Taming Diffusion Transformer for Efficient Mobile Video Generation in Seconds
Yushu Wu, Yanyu Li, Anil Kag, Ivan Skorokhodov, Willi Menapace, Ke Ma, Arpit Sahni, Ju Hu, Aliaksandr Siarohin, Dhritiman Sagar, Yanzhi Wang, Sergey Tulyakov
TL;DR
The paper tackles the prohibitive computational cost of diffusion-Transformer video generation for mobile devices by integrating a high-compression video VAE, knowledge-distillation-guided tri-level pruning, adversarial step distillation, and a tiled GEMM strategy for FFN inference. This combination yields a mobile DiT capable of four-step sampling at around 15 FPS on an iPhone 16 Pro Max, while preserving strong visual fidelity and temporal coherence.

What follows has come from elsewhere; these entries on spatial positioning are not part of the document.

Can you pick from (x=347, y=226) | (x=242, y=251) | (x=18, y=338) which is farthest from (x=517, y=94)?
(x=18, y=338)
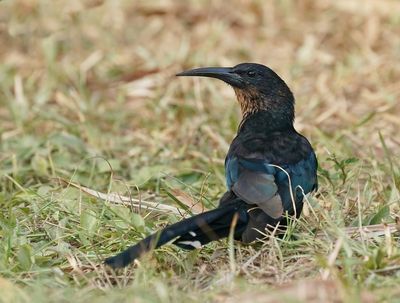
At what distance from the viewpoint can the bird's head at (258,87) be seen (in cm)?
546

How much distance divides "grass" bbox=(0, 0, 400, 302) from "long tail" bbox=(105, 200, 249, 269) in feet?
0.31

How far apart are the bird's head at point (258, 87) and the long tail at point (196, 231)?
1.26m

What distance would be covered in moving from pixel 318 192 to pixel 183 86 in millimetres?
2596

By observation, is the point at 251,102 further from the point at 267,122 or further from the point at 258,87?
the point at 267,122

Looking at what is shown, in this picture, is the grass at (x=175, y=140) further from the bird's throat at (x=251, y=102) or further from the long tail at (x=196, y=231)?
the bird's throat at (x=251, y=102)

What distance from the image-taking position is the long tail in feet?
12.5

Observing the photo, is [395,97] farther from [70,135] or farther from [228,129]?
[70,135]

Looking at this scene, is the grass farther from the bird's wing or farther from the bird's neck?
the bird's neck

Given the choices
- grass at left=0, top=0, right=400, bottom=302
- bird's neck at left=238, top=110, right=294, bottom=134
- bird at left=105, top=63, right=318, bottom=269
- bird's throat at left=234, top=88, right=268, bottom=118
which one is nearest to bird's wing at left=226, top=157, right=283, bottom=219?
bird at left=105, top=63, right=318, bottom=269

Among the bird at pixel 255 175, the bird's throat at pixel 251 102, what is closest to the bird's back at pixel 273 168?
the bird at pixel 255 175

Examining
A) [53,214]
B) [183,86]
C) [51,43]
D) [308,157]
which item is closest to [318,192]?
[308,157]

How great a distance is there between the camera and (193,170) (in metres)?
5.78

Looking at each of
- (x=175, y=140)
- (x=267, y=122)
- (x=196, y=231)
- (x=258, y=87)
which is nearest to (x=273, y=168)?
(x=196, y=231)

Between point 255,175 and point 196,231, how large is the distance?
1.81 ft
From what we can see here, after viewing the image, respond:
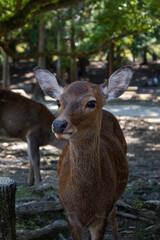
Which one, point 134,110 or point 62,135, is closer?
point 62,135

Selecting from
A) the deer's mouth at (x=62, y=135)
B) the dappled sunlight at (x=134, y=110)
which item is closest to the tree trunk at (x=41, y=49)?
the dappled sunlight at (x=134, y=110)

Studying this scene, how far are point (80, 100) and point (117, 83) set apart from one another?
23.9 inches

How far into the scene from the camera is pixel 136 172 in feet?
24.5

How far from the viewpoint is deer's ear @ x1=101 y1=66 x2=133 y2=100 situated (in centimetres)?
376

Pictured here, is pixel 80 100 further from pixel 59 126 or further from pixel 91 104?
pixel 59 126

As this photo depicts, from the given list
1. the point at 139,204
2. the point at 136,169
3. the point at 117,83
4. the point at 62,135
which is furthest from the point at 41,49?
the point at 62,135

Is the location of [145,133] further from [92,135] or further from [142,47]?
[142,47]

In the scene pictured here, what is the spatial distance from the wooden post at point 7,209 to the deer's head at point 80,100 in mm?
682

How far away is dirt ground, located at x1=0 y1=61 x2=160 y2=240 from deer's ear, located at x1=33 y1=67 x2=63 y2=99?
197 centimetres

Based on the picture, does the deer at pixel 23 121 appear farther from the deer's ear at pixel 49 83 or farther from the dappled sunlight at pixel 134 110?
the dappled sunlight at pixel 134 110

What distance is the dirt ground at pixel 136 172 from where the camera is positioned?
5023mm

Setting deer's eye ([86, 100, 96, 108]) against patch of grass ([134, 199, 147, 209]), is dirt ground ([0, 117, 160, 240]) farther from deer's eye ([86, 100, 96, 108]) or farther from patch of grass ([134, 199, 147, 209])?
Answer: deer's eye ([86, 100, 96, 108])

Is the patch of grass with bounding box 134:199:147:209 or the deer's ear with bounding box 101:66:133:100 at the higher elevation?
the deer's ear with bounding box 101:66:133:100

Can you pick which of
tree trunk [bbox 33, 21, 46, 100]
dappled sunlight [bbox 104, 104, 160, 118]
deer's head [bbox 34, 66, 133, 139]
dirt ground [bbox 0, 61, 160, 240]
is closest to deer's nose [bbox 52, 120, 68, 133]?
deer's head [bbox 34, 66, 133, 139]
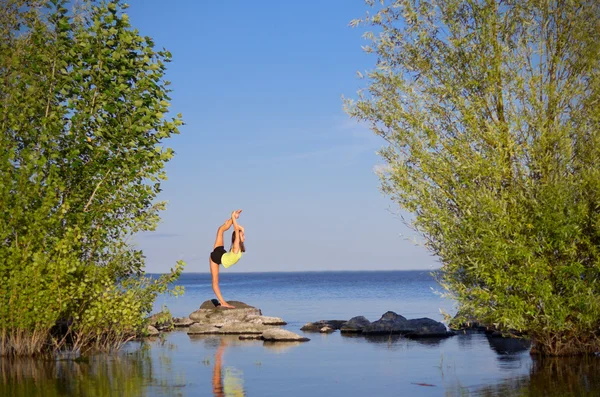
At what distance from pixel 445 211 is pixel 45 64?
474 inches

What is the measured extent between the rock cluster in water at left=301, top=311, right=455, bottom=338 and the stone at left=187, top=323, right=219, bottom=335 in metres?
3.85

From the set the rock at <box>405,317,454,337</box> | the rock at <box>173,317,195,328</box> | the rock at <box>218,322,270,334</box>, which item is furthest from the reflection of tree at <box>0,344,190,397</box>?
the rock at <box>173,317,195,328</box>

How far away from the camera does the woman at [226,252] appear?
32.0 meters

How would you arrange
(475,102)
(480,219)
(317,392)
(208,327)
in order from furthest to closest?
(208,327) → (475,102) → (480,219) → (317,392)

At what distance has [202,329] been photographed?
30109mm

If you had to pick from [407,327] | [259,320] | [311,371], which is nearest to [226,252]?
[259,320]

Key contributions include a systematic study of latent compression trade-offs, a KD-guided pruning framework that preserves performance under memory budgets, a discriminator-based advective distillation enabling few-step generation, and hardware-aware FFN optimization. The work demonstrates practical, on-device diffusion-based video synthesis on consumer hardware, with implications for real-time, private video generation and edge-AI deployments, while acknowledging limitations related to data, reproducibility, and potential misuse.
Abstract
Diffusion Transformers (DiT) have shown strong performance in video generation tasks, but their high computational cost makes them impractical for resource-constrained devices like smartphones, and practical on-device generation is even more challenging. In this work, we propose a series of novel optimizations to significantly accelerate video generation and enable practical deployment on mobile platforms. First, we employ a highly compressed variational autoencoder (VAE) to reduce the dimensionality of the input data without sacrificing visual quality. Second, we introduce a KD-guided, sensitivity-aware tri-level pruning strategy to shrink the model size to suit mobile platforms while preserving critical performance characteristics. Third, we develop an adversarial step distillation technique tailored for DiT, which allows us to reduce the number of inference steps to four. Combined, these optimizations enable our model to achieve approximately 15 frames per second (FPS) generation speed on an iPhone 16 Pro Max, demonstrating the feasibility of efficient, high-quality video generation on mobile devices.